- 課題:
1) 教育の仕事についての文章から、「1日1日の練習が吐くほど、本気で逃げたくなるほど辛い。」から「本題の「やっててよかった」の瞬間は、私は今も昔も変わりませんね。」までを一字も変えずに書き写せ。
2) 教育の仕事についての文章を読み、次の問いに答えよ。
(a) 過酷な労働環境は年に何日待っていると書かれているか。
(b) 筆者が「やっててよかった」と思うのはどんな時か。
(c) 学校教員を辞めた時期に、筆者が同年代の友達にならって行ってみようとしたのは何か。
3) 教育の仕事を続ける理由についての文章を、最後の文の後から書き継げ。

*** 本文 ***

「教育に携わっていて、どんな時に”やっててよかった”と思いますか?」
先日、自宅フリースクールの運営について話が聞きたいとお越し下さった女性から、こんな質問をされました。
「渡辺さんが教育に携わり続ける理由は何ですか。どんな時に”やっててよかった”と思われますか」との質問を受けました。
教育の仕事…
昨今ますます人気が落ちていますね。
私自身もパワハラセクハラ校長との出会いがありましたし、教職員いじめも広く世間に衝撃を走らせました。
生徒から「今は学校の先生大変でしょ?今は保護者のほうが強いから」なんて言われたこともあります笑
先日、教職を目指す学生さん達を招いての勉強会をさせて頂きましたが「こんなご時世によく教師など…」と頭の下がる思いでした。
なぜ教育の仕事を続けてしまうか。
まず一つに、”中毒性”のようなものが私にはあります。
現代の教師の仕事って、真剣にやればやるほど本当に辛いんですよね。
364日、休む間もなく過酷な労働環境が待っています。
ただ、たった1日”一瞬の絶頂”を知ってしまうとやめられなくなる。
どんな競技でもいいんですけれど、めちゃくちゃハードなトレーニングを364日続ける。
1日1日の練習が吐くほど、本気で逃げたくなるほど辛い。
「もう今年で終わりにしよう」と心に誓いながら帰路につく。
それなのに、大会の1日でものすごく納得のいくレースなり演技ができた瞬間「もっと上を、来年はさらなる高みを!」などと言って、また同じ1年間に飛び込んでいく…。
私の場合、こんな感じでした。
嫌な事も腹の立つ事も山ほどあるんですけれど、ほんの1瞬垣間見た子どもの笑顔で「明日もがんばるぞー!」となってしまう。
ほぼ毎日「死ね」と「ウザイ」と暴言を吐いてきた生徒に、卒業式で「先生、ホントはすげー感謝してる」って言われただけで、あぁ、次の3年間もがんばろうかなと思ってしまう。
単純すぎてあきれてしまう…。
でも本当にそういう感覚です。
本題の「やっててよかった」の瞬間は、私は今も昔も変わりませんね。
生徒の人生に少しでも影響を与えられたかなと思えた時です。
完全な自己満ですけれども。
はい、そんな自己満の喜びだけで、ずっとこの仕事を続けられています。
単純です!
学校教員を辞めた時、全然違う職に転職しようかと割と真剣に考えていた時期もありました。
すっぴんガングロジャージの毎日とはおさらばだとヤケになり、同年代の友達の9割がやっているネイルやエステなどに行ってみようとした時期もあります。
でも全然面白くなくて、一つも続かなかった。
結局週7日、中学生と体当たりで勝負している日々が一番合っていたんですね。
今は週7日、中学生とイヌにかまってもらう生活に落ち着きました。
相変わらず化粧もせず、ジーパンで。
これが私の生き方です。
自分のスタイルが教師として正しいかどうかはわかりません。
卒業後何年間も継続して集まりを開いてくれる生徒や保護者の方もたくさんいます。

*** 提供資料 ***

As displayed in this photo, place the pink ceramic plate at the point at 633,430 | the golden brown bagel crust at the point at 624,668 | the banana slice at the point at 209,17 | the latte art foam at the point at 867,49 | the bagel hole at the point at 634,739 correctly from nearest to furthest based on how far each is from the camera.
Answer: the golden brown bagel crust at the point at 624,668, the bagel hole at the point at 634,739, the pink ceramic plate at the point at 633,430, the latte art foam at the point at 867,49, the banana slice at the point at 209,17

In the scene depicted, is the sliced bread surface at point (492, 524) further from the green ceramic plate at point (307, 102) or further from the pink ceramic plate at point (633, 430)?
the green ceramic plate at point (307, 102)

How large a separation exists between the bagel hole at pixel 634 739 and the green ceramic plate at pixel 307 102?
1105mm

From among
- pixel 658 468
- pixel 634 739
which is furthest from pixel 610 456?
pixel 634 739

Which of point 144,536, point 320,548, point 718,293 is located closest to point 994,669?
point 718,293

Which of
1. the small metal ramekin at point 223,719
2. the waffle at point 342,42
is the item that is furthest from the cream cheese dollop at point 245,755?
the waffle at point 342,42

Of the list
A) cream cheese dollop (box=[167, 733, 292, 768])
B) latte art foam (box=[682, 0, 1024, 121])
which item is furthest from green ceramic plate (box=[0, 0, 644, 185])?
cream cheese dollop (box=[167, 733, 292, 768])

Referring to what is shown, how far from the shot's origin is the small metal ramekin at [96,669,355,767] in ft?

***

- 解答:
1)
1日1日の練習が吐くほど、本気で逃げたくなるほど辛い。
「もう今年で終わりにしよう」と心に誓いながら帰路につく。
それなのに、大会の1日でものすごく納得のいくレースなり演技ができた瞬間「もっと上を、来年はさらなる高みを!」などと言って、また同じ1年間に飛び込んでいく…。
私の場合、こんな感じでした。
嫌な事も腹の立つ事も山ほどあるんですけれど、ほんの1瞬垣間見た子どもの笑顔で「明日もがんばるぞー!」となってしまう。
ほぼ毎日「死ね」と「ウザイ」と暴言を吐いてきた生徒に、卒業式で「先生、ホントはすげー感謝してる」って言われただけで、あぁ、次の3年間もがんばろうかなと思ってしまう。
単純すぎてあきれてしまう…。
でも本当にそういう感覚です。
本題の「やっててよかった」の瞬間は、私は今も昔も変わりませんね。

2)
(a) 364日
(b) 生徒の人生に少しでも影響を与えられたかなと思えた時
(c) ネイルやエステ

3)
一方、正面きって私を嫌う人も、他の教員に比べてとても多かったですね。
子どもとちゃんと向き合おうとすると、嫌われ役もやらなきゃいけない。
見て見ぬフリしても何とかなるのですが、そうすると進路選択の時になって生徒・保護者ともに本当に困るからです。
「アンタ最低な人間だね!」とか「今すぐ教師やめろ、うちの子どもに2度と関わるな」とか「うちの子どもの名誉にかけてクラス全員の前で謝罪しろ」とかいう保護者もいました。
ジャージ下校禁止の学校でジャージで正門を通過した子に「着替えてから帰ろうね」と伝えたら、その翌日その母親から休日に電話でどなりたおされました。学校にも乗り込んできて、ある事ない事(いや、ない事ない事笑)言われましたが、「謝る理由がないので謝りません」と丁重にお断りしました…笑。
ジャージの件は氷山の一角でしたので、この子の進路は一体どうなったのか。
この子自身は、とってもいい子だったんですけれどね。
親をはじめ周りの大人の接し方が、子どもの運命をズタズタにしてしまうケースは悲しいけれど、よくありました。
「生徒をあきらめない」という言葉を大切にしていますが、このようなケースに限り潔く手を引くようにしていました。
まぁ生徒指導担当をやらされていると、こういうのは日常茶飯事です。
でも、子どもや保護者からの暴言なんてほとんどどうでもいいって感じでしたね。
うるさい外野の声はほとんど耳に入らないタイプなので、何を言われてもどんなに理不尽な事があっても精神的にやられることもありませんでした。
味方をしてくれる保護者様や生徒のほうが断然多かったからというのも大きな理由です。
何よりも、私が教師をやる目的は先にのべたとおり「生徒の人生に触れ、根本的な成長を手助けすること」でした。
その目的の達成のためなら、嫌われても暴言を吐かれても痛くもかゆくもなかったですね。
最後の最後まで壊滅的な(=あきらめて手を引いた)関係に終わった生徒は、学校教員時代7年間の中で5人だけでした。
あとはみんな「マジでウザかったけどなんだかんだイイ先生だったぜ!」とかわかりづらい誉め言葉を残して卒業していきました。
これが私の教育です。
今は亡き恩師が、最後に手紙に残してくれた言葉があります。
"A teacher touches one's life forever."
これが私の座右の銘です。
教育に嘘はつかない。
嫌われても暴言吐かれても、生徒の人生の核に触れる教師でありたい。
そんな理由で、”生徒の人生に何かを与えられたとき”、私はこの仕事を続けていてよかったと実感します。